- [Your goal]:
Pictures in the listing below are skipped, while the lines from the "A Birds Best Friend iPhone Case/Skin" line through the "Modena Porticoes Italy" line are returned word for word.
======== The data ========
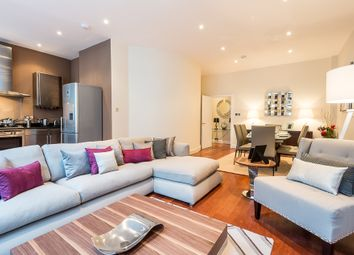 Thumbnail 2 bed duplex to rent in Berners Street, Fitzrovia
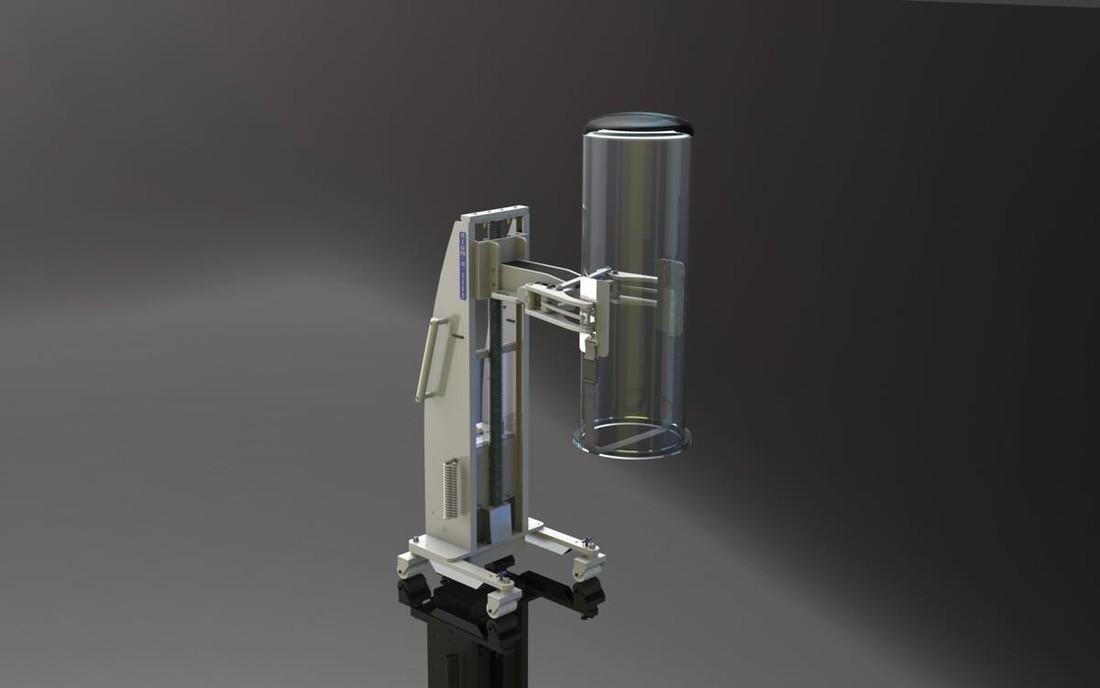#21366 Clamping lifter for handling quartz glass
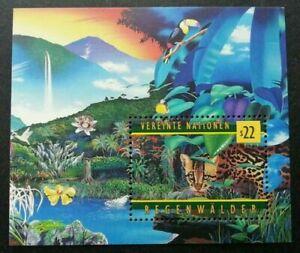[SJ] United Nations Rainforest 1998 Leopard Big Cat Wildlife Orchid Bird (ms MNH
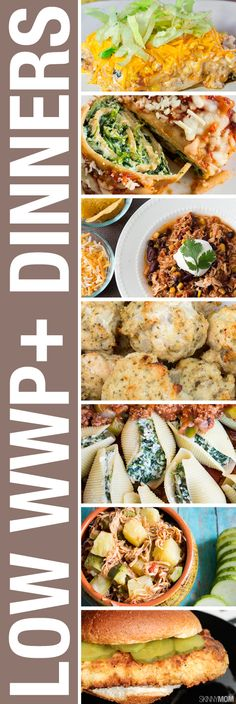 Looking for dinner ideas? We've got them! Click to get 17 dinners all under 7 WWP+.
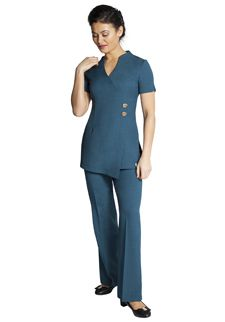 Florence Roby | Beauty Uniforms, Beauty Tunics, Salon Wear, Salon Uniform, Spa Uniforms, Spa Wear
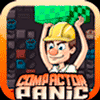 Compactor Panic Online Game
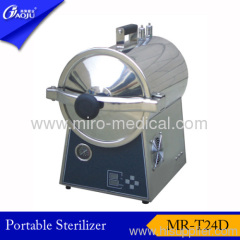 Full stainless steel round shape table top steam sterilizer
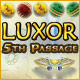 Luxor: 5th Passage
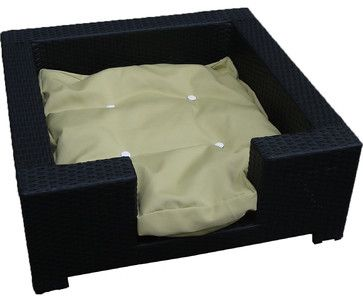 Cosmo Outdoor Wicker Patio Medium Dog Bed - contemporary - Dog Beds - Design Furnishings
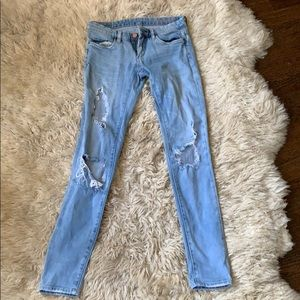 BLANK NYC jeans!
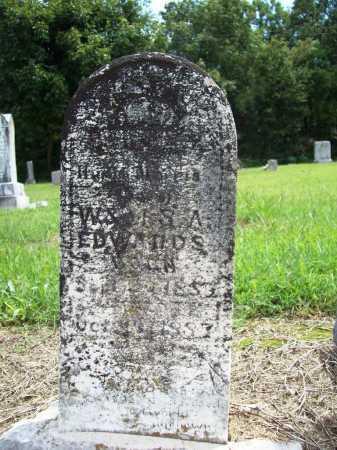 EDWARDS, HIRAM MORRIS - Benton County, Arkansas | HIRAM MORRIS EDWARDS - Arkansas Gravestone Photos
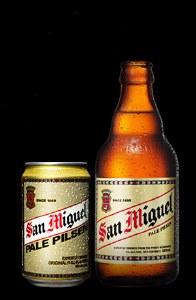 San Miguel Pale Pilsener 6 Pack Bottles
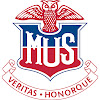MUS Owls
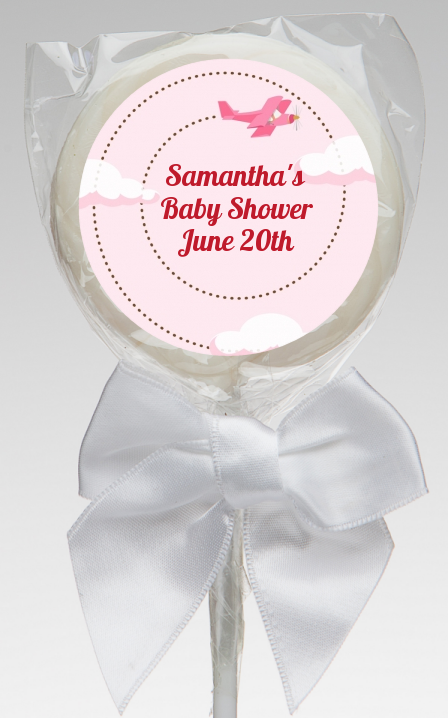 Airplane in the Clouds - Personalized Baby Shower Lollipop Favors blue / orange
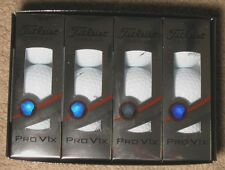 New Dozen Titleist Pro V1x Golf Balls (#1,2,4,6)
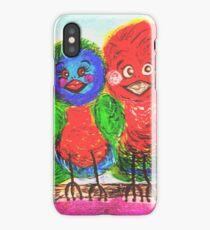 A Birds Best Friend iPhone Case/Skin
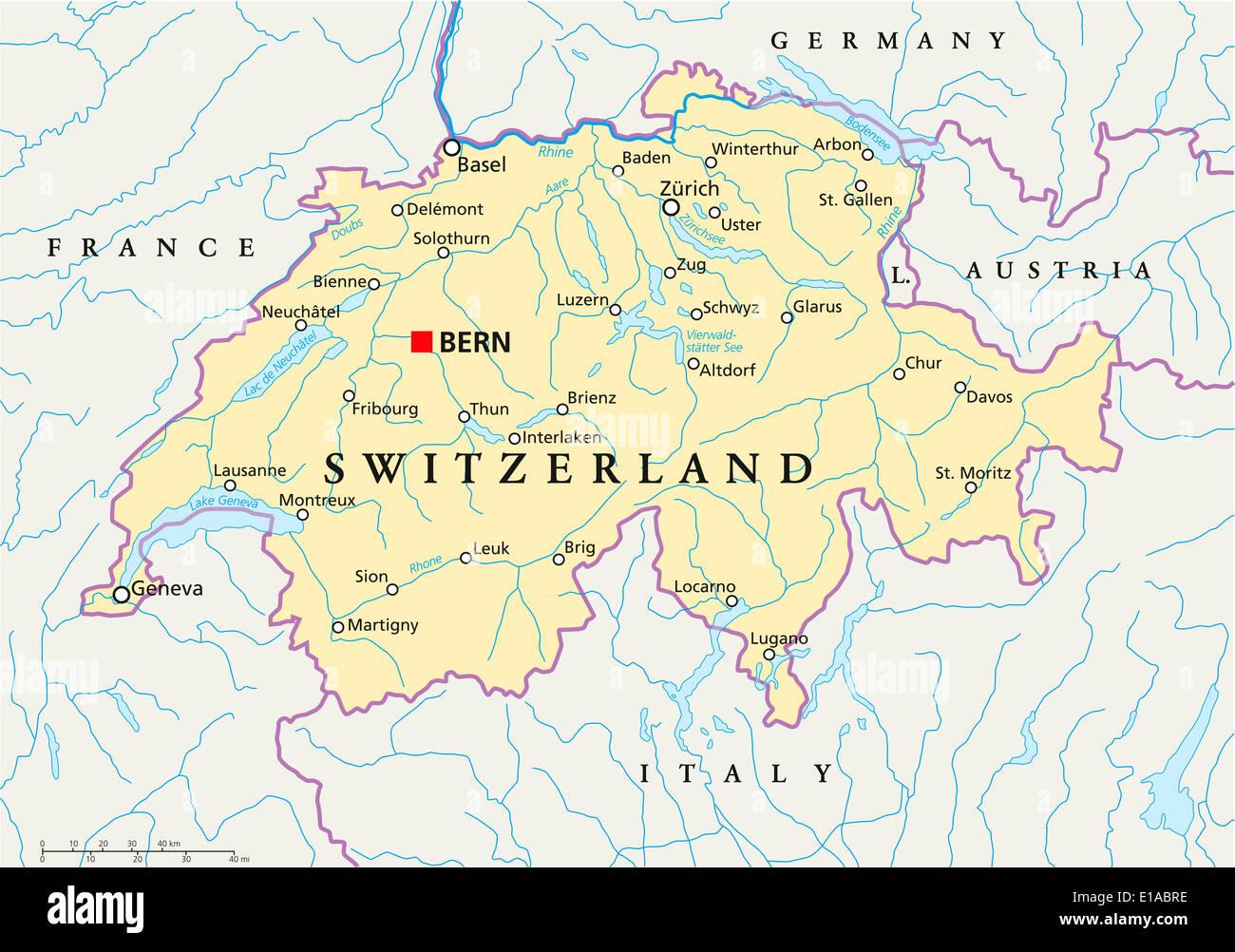 Cartina Svizzera E Confini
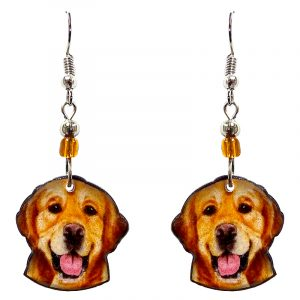 Golden Retriever dog face acrylic dangle earrings with beaded metal hooks in golden brown, tan, beige, black, and pink color combination.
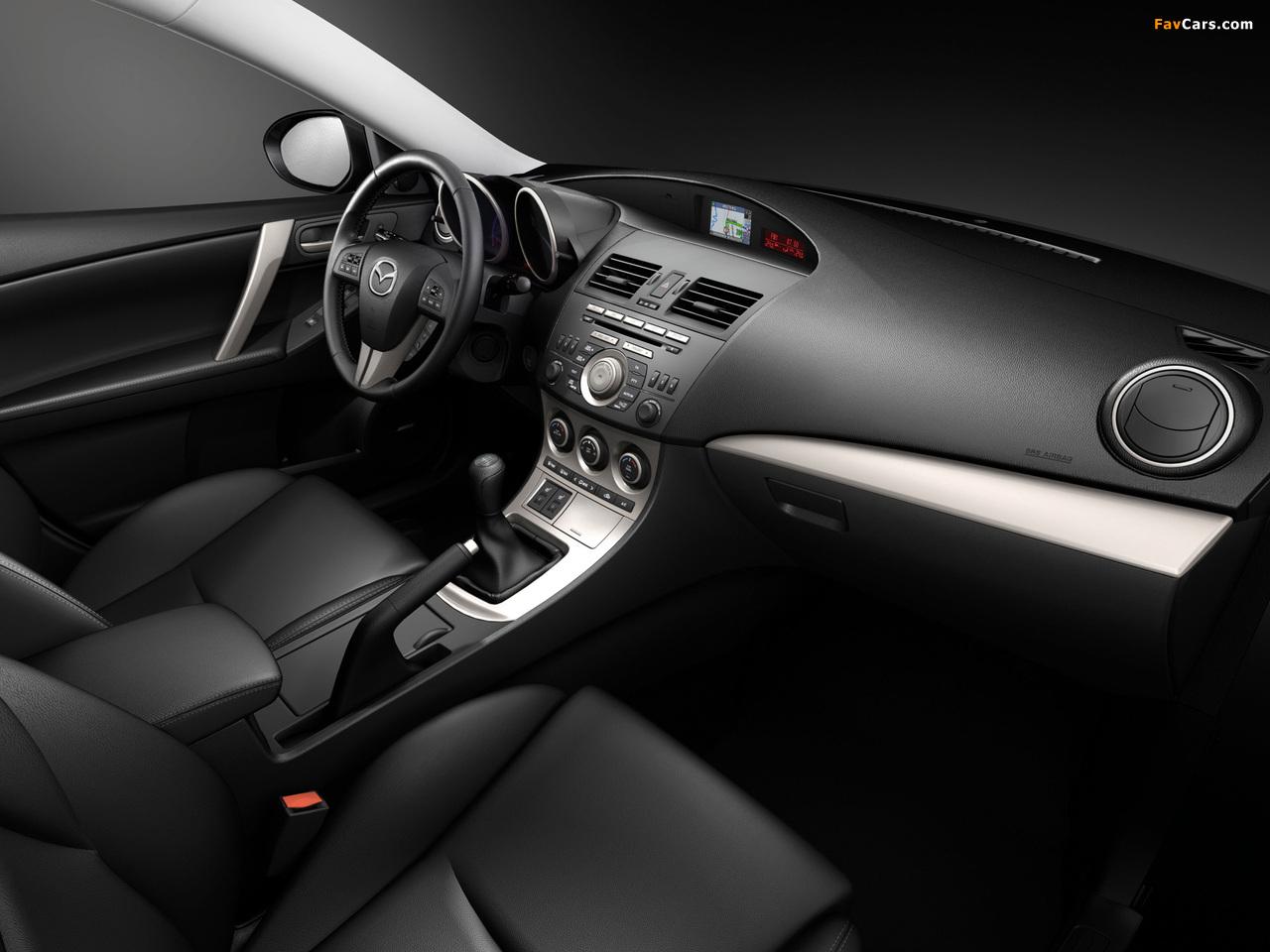 Mazda 3 Hatchback 2009–11 photos (1280 x 960)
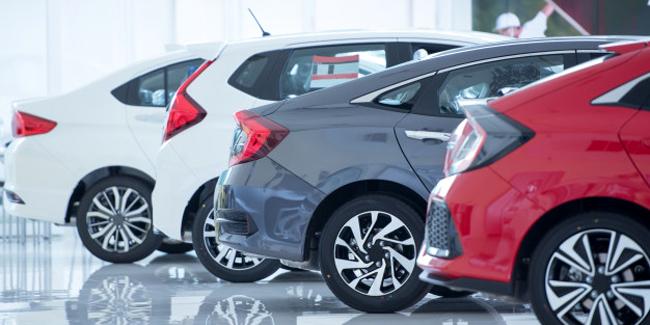 Voitures en leasing pour entreprise : devis LLD de véhicules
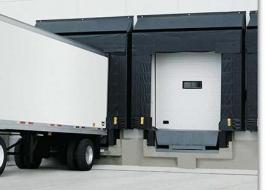 Автоматические пожарные ворота 1-го типа для гаража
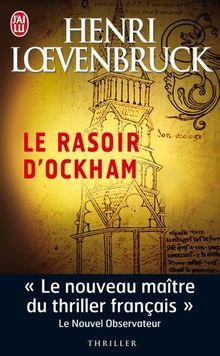 Le Rasoir D'Ockham (Nouveau Policier)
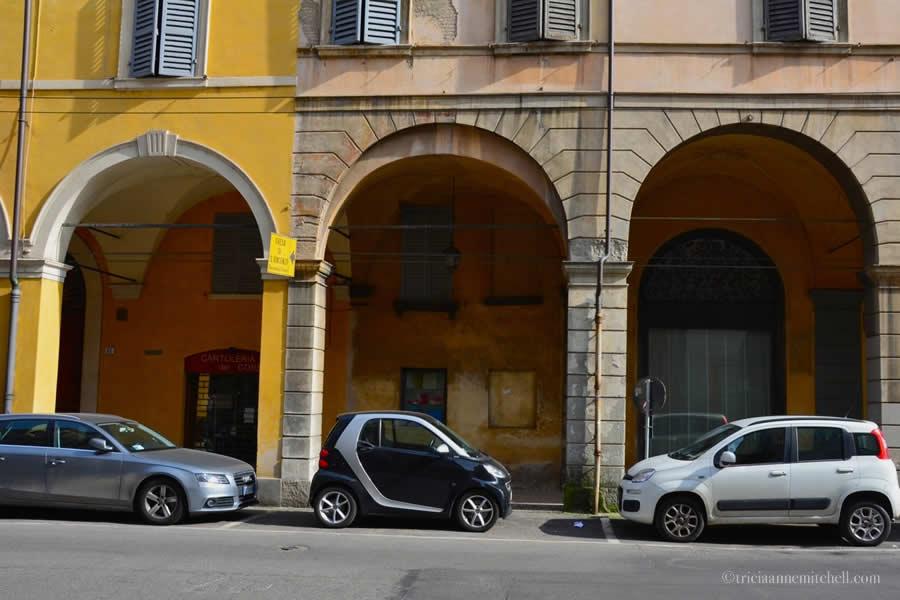 Modena Porticoes Italy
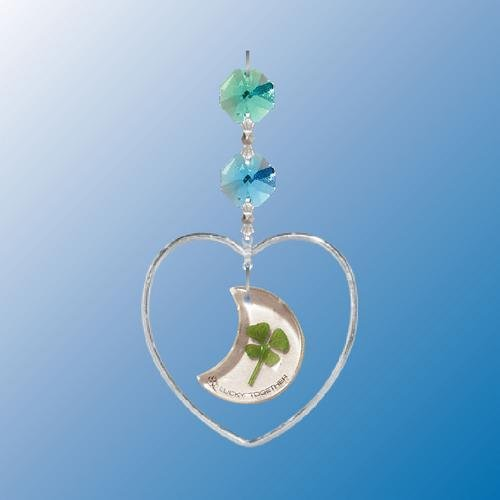 Hanging Sun Catcher Or Ornament..... Heart Shapped W/ 4 Leaf Moon Clover With Swarovski Austrian Crystals front-455343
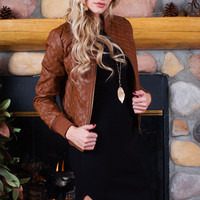 Luanna Pleather Jacket - Tan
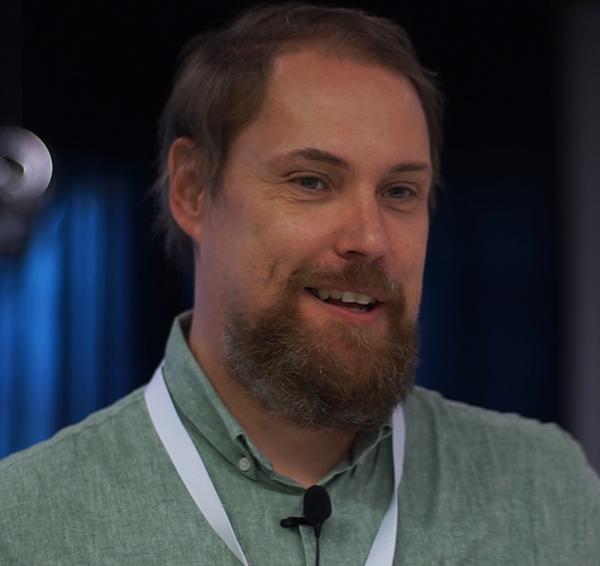 Forskarintervjuer från Learning Forum 2018: Lars-Åke Nordén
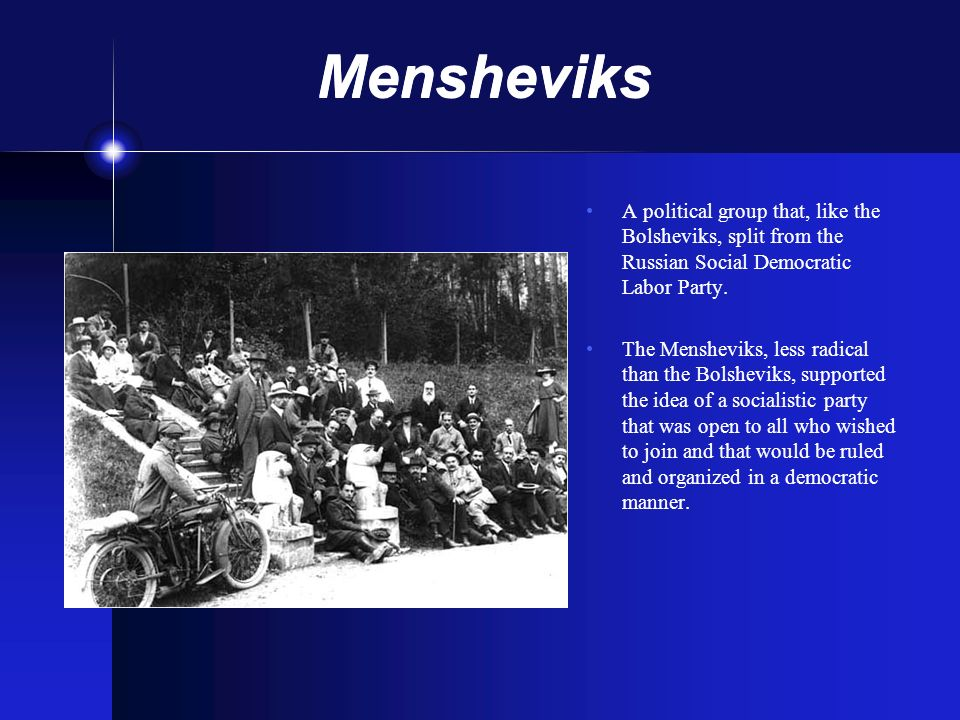 Mensheviks A political group that, like the Bolsheviks, split from the Russian Social Democratic Labor Party. The Mensheviks, less radical than the Bo
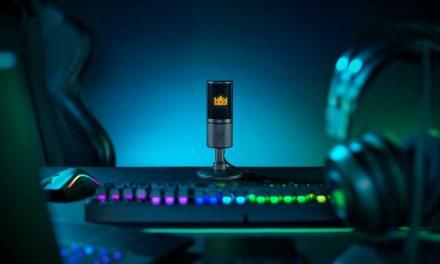 NP: Transforma tus streams con el nuevo micrófono Razer Seiren Emote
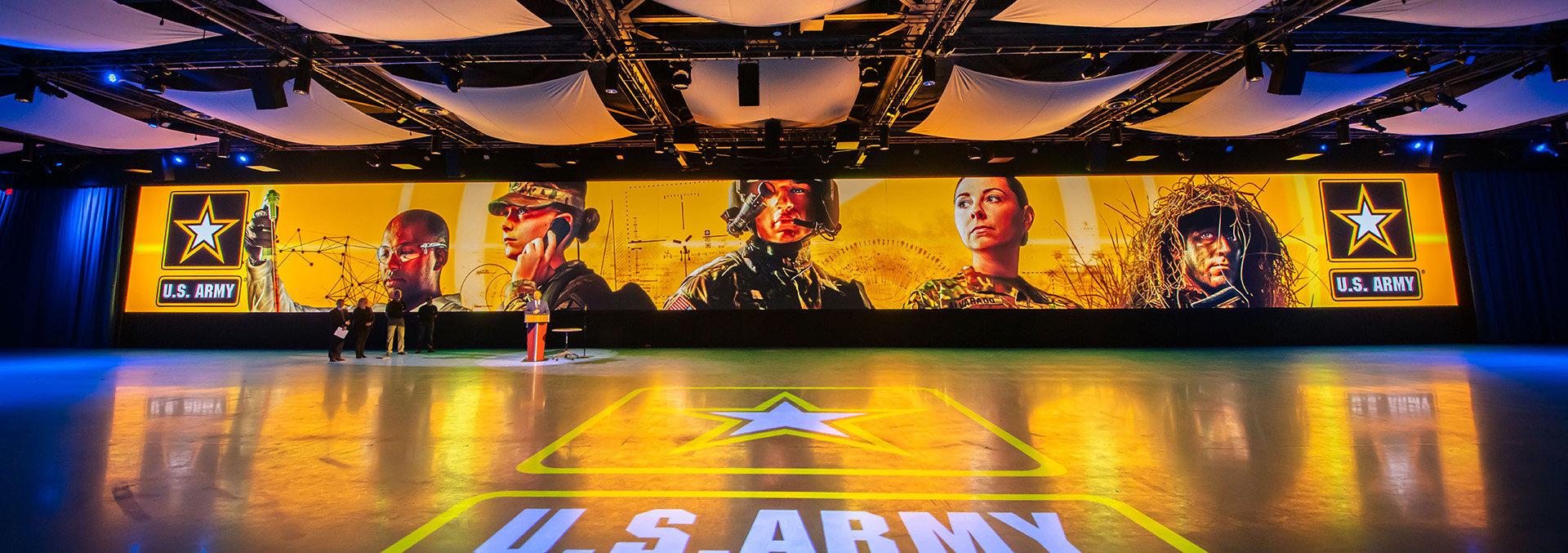 _US Army_2.jpg
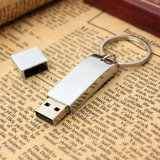 De Aandrijving van de Flits van de Stok van het Geheugen van de Sleutelring USB van het Metaal van de douane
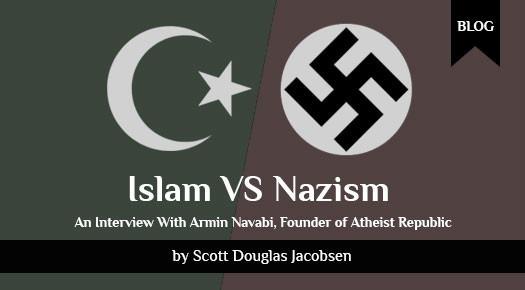 Islam Versus Nazism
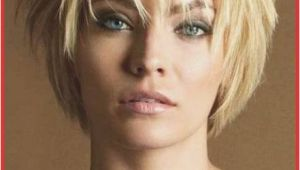 Hairstyles and Cuts for Thick Hair Cool Short Hairstyles Girls Awesome Cool Short Haircuts for Women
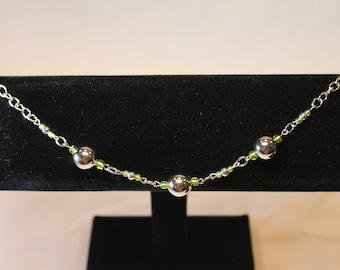 Multi Metalic and Green Beaded Bracelet (BS10)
========
- [Exercise result]:
 A Birds Best Friend iPhone Case/Skin
 Cartina Svizzera E Confini
 Golden Retriever dog face acrylic dangle earrings with beaded metal hooks in golden brown, tan, beige, black, and pink color combination.
 Mazda 3 Hatchback 2009–11 photos (1280 x 960)
 Voitures en leasing pour entreprise : devis LLD de véhicules
 Автоматические пожарные ворота 1-го типа для гаража
 Le Rasoir D'Ockham (Nouveau Policier)
 Modena Porticoes Italy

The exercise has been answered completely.